---------- Material for this exercise ----------
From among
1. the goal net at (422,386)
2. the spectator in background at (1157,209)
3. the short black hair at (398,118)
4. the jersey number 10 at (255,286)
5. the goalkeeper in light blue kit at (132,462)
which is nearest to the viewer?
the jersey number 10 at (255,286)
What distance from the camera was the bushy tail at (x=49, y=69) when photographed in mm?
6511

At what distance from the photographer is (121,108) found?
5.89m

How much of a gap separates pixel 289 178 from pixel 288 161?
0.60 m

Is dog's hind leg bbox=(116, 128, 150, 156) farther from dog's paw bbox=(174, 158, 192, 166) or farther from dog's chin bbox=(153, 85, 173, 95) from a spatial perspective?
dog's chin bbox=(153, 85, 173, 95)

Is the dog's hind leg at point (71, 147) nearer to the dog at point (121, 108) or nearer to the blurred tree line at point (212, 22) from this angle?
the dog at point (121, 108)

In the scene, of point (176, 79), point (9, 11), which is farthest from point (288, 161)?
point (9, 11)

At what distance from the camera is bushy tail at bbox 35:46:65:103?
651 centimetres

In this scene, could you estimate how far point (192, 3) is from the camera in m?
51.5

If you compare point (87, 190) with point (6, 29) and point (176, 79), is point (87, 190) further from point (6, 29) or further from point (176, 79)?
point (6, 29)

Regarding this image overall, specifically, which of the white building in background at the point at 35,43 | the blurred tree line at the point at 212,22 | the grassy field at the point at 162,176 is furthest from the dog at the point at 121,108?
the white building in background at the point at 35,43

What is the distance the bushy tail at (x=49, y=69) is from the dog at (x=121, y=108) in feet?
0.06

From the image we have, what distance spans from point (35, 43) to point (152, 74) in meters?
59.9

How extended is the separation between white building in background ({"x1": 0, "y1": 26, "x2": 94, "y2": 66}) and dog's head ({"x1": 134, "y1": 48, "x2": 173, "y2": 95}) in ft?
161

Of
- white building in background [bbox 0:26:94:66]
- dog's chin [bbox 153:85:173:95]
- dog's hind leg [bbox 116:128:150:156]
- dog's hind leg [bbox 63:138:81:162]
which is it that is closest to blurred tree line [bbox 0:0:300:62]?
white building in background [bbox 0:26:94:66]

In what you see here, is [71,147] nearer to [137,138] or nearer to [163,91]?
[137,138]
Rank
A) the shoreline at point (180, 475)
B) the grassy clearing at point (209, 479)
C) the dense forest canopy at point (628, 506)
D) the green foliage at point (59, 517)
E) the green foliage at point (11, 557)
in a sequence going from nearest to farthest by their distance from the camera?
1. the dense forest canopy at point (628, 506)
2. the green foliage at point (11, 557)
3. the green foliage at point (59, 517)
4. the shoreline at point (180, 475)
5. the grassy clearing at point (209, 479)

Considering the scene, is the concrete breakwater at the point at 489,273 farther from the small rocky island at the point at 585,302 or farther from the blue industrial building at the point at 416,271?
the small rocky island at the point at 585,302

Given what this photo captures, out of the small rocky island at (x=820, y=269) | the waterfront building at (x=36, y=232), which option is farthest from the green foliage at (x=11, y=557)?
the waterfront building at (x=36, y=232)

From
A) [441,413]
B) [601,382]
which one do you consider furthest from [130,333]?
----------
- [Exercise directions]:
Rewrite the rows above, replacing every "blurred tree line" with "distant tree line" and leaving everything else unchanged.

- [Exercise result]:
From among
1. the goal net at (422,386)
2. the spectator in background at (1157,209)
3. the short black hair at (398,118)
4. the jersey number 10 at (255,286)
5. the goalkeeper in light blue kit at (132,462)
which is nearest to the viewer?
the jersey number 10 at (255,286)
What distance from the camera was the bushy tail at (x=49, y=69) when photographed in mm?
6511

At what distance from the photographer is (121,108) found?
5.89m

How much of a gap separates pixel 289 178 from pixel 288 161?
0.60 m

Is dog's hind leg bbox=(116, 128, 150, 156) farther from dog's paw bbox=(174, 158, 192, 166) or farther from dog's chin bbox=(153, 85, 173, 95) from a spatial perspective?
dog's chin bbox=(153, 85, 173, 95)

Is the dog's hind leg at point (71, 147) nearer to the dog at point (121, 108) or nearer to the distant tree line at point (212, 22) from this angle?
the dog at point (121, 108)

In the scene, of point (176, 79), point (9, 11), which is farthest from point (288, 161)?
point (9, 11)

At what distance from the camera is bushy tail at bbox 35:46:65:103?
651 centimetres

In this scene, could you estimate how far point (192, 3) is from the camera in m?
51.5

If you compare point (87, 190) with point (6, 29) and point (176, 79), is point (87, 190) further from point (6, 29) or further from point (176, 79)?
point (6, 29)

Regarding this image overall, specifically, which of the white building in background at the point at 35,43 | the distant tree line at the point at 212,22 | the grassy field at the point at 162,176 is furthest from the dog at the point at 121,108?
the white building in background at the point at 35,43

What is the distance the bushy tail at (x=49, y=69) is from the dog at (x=121, y=108) in feet?
0.06

From the image we have, what distance spans from point (35, 43) to point (152, 74) in meters?
59.9

How extended is the separation between white building in background ({"x1": 0, "y1": 26, "x2": 94, "y2": 66}) and dog's head ({"x1": 134, "y1": 48, "x2": 173, "y2": 95}) in ft?
161

Of
- white building in background [bbox 0:26:94:66]
- dog's chin [bbox 153:85:173:95]
- dog's hind leg [bbox 116:128:150:156]
- dog's hind leg [bbox 63:138:81:162]
which is it that is closest to distant tree line [bbox 0:0:300:62]?
white building in background [bbox 0:26:94:66]

In what you see here, is [71,147] nearer to [137,138] or nearer to [163,91]?
[137,138]
Rank
A) the shoreline at point (180, 475)
B) the grassy clearing at point (209, 479)
C) the dense forest canopy at point (628, 506)
D) the green foliage at point (59, 517)
E) the green foliage at point (11, 557)
in a sequence going from nearest to farthest by their distance from the camera?
1. the dense forest canopy at point (628, 506)
2. the green foliage at point (11, 557)
3. the green foliage at point (59, 517)
4. the shoreline at point (180, 475)
5. the grassy clearing at point (209, 479)

Considering the scene, is the concrete breakwater at the point at 489,273 farther from the small rocky island at the point at 585,302 or farther from the blue industrial building at the point at 416,271?
the small rocky island at the point at 585,302

Given what this photo captures, out of the small rocky island at (x=820, y=269) | the waterfront building at (x=36, y=232), which option is farthest from the green foliage at (x=11, y=557)?
the waterfront building at (x=36, y=232)

From
A) [441,413]
B) [601,382]
which one do you consider furthest from [130,333]?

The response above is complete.